▸ **Data section**

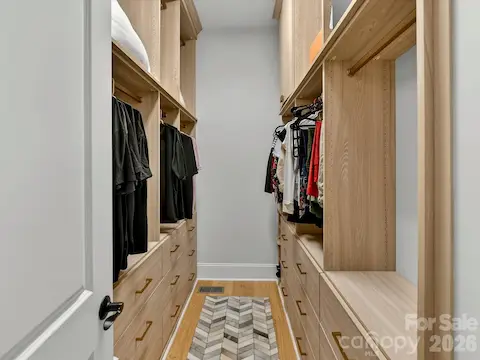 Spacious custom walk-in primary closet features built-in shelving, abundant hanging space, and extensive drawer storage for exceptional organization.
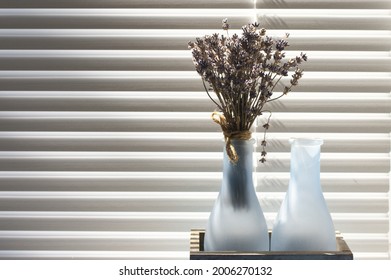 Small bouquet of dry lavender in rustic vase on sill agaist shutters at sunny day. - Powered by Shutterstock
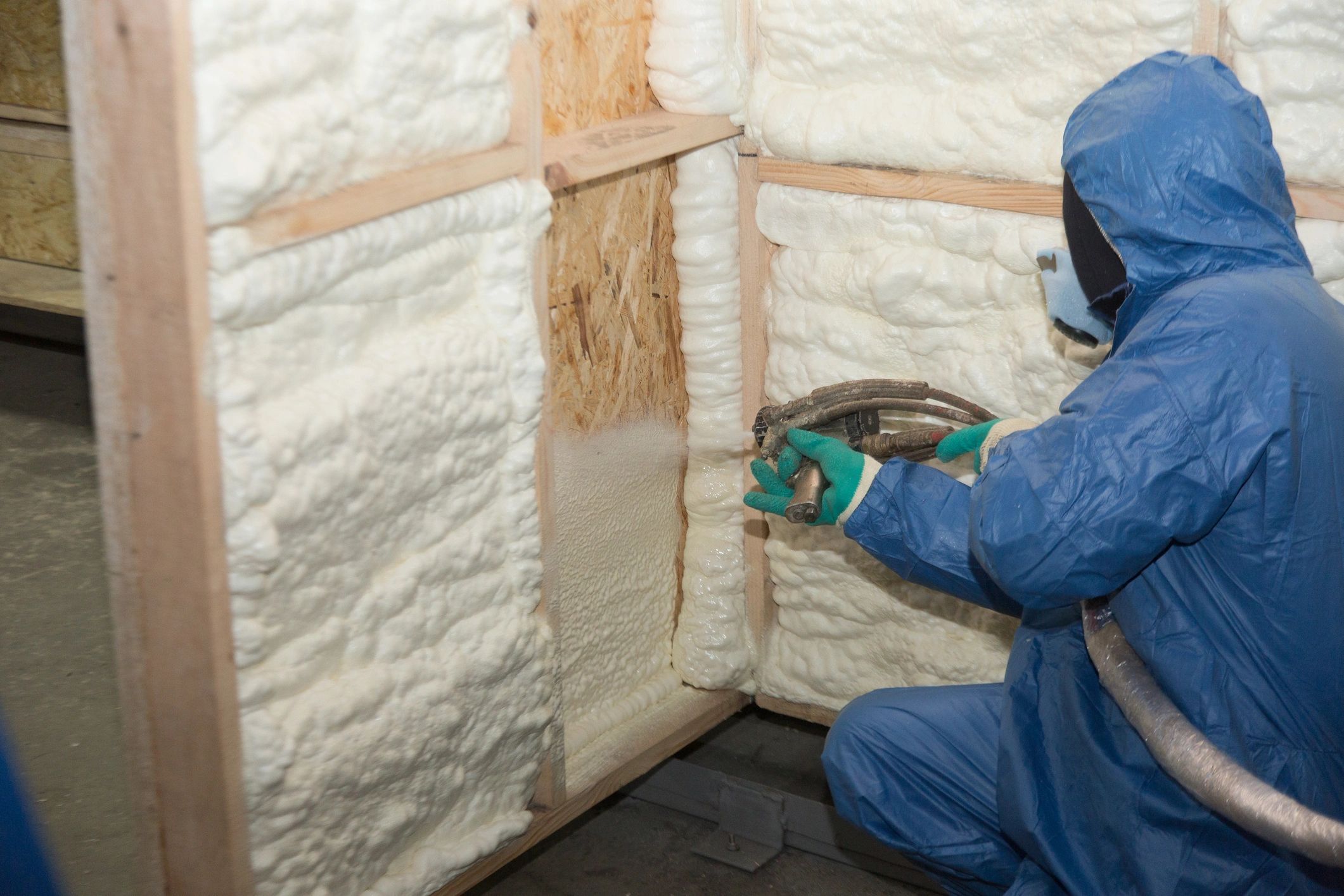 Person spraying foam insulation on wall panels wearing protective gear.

▸ **How to complete this task**
Pictures stay out; everything else in the listing above is to be repeated exactly.

▸ **Answer to this exercise**
 Spacious custom walk-in primary closet features built-in shelving, abundant hanging space, and extensive drawer storage for exceptional organization.
 Small bouquet of dry lavender in rustic vase on sill agaist shutters at sunny day. - Powered by Shutterstock
 Person spraying foam insulation on wall panels wearing protective gear.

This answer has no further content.